TRAVAIL DEMANDÉ =
**1.** Recopiez intégralement l'article consacré à Edward Sharpe And The Magnetic Zeros.
**2.** Relevez dans le listing chaque ligne où figure la chaîne « items ».

EXTRAIT DU DOCUMENT =

Edward Sharpe And The Magnetic Zeros
Le travail magnifique qui avait été établi par Emmett Malloy sur le documentaire Big Easy Express, carnet de voyage aussi vintage qu’illusoire de trois groupes mythiques de la scène folk actuelle montrait cette fougue et ce plaisir. Edward Sharpe, Mumford & Sons et Old Crow Medecine Show, trois ténors qu’on avait réuni pour une traversée de l’Amérique en train, réunissant enfin ces nostalgiques des temps passés et l’objet de leur désir, l’Amérique profonde, ses paysages, sa mystique, et la tendresse particulière que dégage les chansons de ses artistes : plus la vie était rude, plus les chansons magnifiques. Ici je digresse, because I can : La simplicité de la musique et des sentiments exprimés devrait servir de leçon à tous ceux qui voient aujourd’hui la musique comme échappatoire à une vie d’angoisse, mal cadrée, et dont l’issue est perpétuellement crainte. Les musiciens folk vous embrassent, ils ont une vie rude, mais c’était une vie dont ils ont appréciés chaque instants, à la hauteur de la beauté constante qui s’offrait à eux.
J’étais tombé dans le panneau, naturellement, et la tête la première encore, passionné comme je l’ai toujours été par les diverses variations des émotions Folk, embrassant à pleine bouche les livres de Jim Harrison et vivant nu sur des peaux d’ours (oui). Le plaisir est là, et les étincelles de bonheur pur que l’on voit s’allumer dans les yeux des membres du groupe lorsqu’ils jouent en session acoustique à l’extérieur, mêlant leurs voix à l’unisson, avec le soleil dans la caméra, les pieds nus, les jolies filles décoiffées et souriantes, enfin merde quoi, la vie, vous voyez bien de quoi je veux parler tout de même.

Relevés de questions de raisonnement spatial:
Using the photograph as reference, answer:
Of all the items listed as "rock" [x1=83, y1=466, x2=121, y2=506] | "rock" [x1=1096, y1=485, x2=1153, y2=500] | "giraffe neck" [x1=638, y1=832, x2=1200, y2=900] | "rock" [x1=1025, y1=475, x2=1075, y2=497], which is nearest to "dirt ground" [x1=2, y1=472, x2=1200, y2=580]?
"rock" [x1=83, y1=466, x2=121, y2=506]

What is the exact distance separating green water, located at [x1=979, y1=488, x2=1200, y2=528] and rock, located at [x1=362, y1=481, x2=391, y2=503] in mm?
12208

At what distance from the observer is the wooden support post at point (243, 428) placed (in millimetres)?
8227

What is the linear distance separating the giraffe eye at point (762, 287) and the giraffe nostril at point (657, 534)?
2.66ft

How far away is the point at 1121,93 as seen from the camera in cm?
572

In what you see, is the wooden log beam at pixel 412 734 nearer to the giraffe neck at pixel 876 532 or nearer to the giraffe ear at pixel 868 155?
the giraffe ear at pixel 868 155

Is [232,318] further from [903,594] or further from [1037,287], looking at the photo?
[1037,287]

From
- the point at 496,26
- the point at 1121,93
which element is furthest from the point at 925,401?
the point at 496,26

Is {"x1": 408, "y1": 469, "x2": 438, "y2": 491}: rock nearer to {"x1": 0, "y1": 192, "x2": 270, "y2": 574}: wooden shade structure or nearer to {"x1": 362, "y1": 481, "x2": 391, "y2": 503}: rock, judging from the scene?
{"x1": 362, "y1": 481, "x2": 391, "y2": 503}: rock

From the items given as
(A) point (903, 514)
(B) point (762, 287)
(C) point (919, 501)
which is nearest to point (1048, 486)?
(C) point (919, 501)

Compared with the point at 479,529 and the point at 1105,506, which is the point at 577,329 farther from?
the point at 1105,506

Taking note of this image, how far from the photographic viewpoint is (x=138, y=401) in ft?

CORRIGÉ PAR CONSIGNE =
**1.**
Edward Sharpe And The Magnetic Zeros
Le travail magnifique qui avait été établi par Emmett Malloy sur le documentaire Big Easy Express, carnet de voyage aussi vintage qu’illusoire de trois groupes mythiques de la scène folk actuelle montrait cette fougue et ce plaisir. Edward Sharpe, Mumford & Sons et Old Crow Medecine Show, trois ténors qu’on avait réuni pour une traversée de l’Amérique en train, réunissant enfin ces nostalgiques des temps passés et l’objet de leur désir, l’Amérique profonde, ses paysages, sa mystique, et la tendresse particulière que dégage les chansons de ses artistes : plus la vie était rude, plus les chansons magnifiques. Ici je digresse, because I can : La simplicité de la musique et des sentiments exprimés devrait servir de leçon à tous ceux qui voient aujourd’hui la musique comme échappatoire à une vie d’angoisse, mal cadrée, et dont l’issue est perpétuellement crainte. Les musiciens folk vous embrassent, ils ont une vie rude, mais c’était une vie dont ils ont appréciés chaque instants, à la hauteur de la beauté constante qui s’offrait à eux.
J’étais tombé dans le panneau, naturellement, et la tête la première encore, passionné comme je l’ai toujours été par les diverses variations des émotions Folk, embrassant à pleine bouche les livres de Jim Harrison et vivant nu sur des peaux d’ours (oui). Le plaisir est là, et les étincelles de bonheur pur que l’on voit s’allumer dans les yeux des membres du groupe lorsqu’ils jouent en session acoustique à l’extérieur, mêlant leurs voix à l’unisson, avec le soleil dans la caméra, les pieds nus, les jolies filles décoiffées et souriantes, enfin merde quoi, la vie, vous voyez bien de quoi je veux parler tout de même.

**2.**
Of all the items listed as "rock" [x1=83, y1=466, x2=121, y2=506] | "rock" [x1=1096, y1=485, x2=1153, y2=500] | "giraffe neck" [x1=638, y1=832, x2=1200, y2=900] | "rock" [x1=1025, y1=475, x2=1075, y2=497], which is nearest to "dirt ground" [x1=2, y1=472, x2=1200, y2=580]?
From the items given as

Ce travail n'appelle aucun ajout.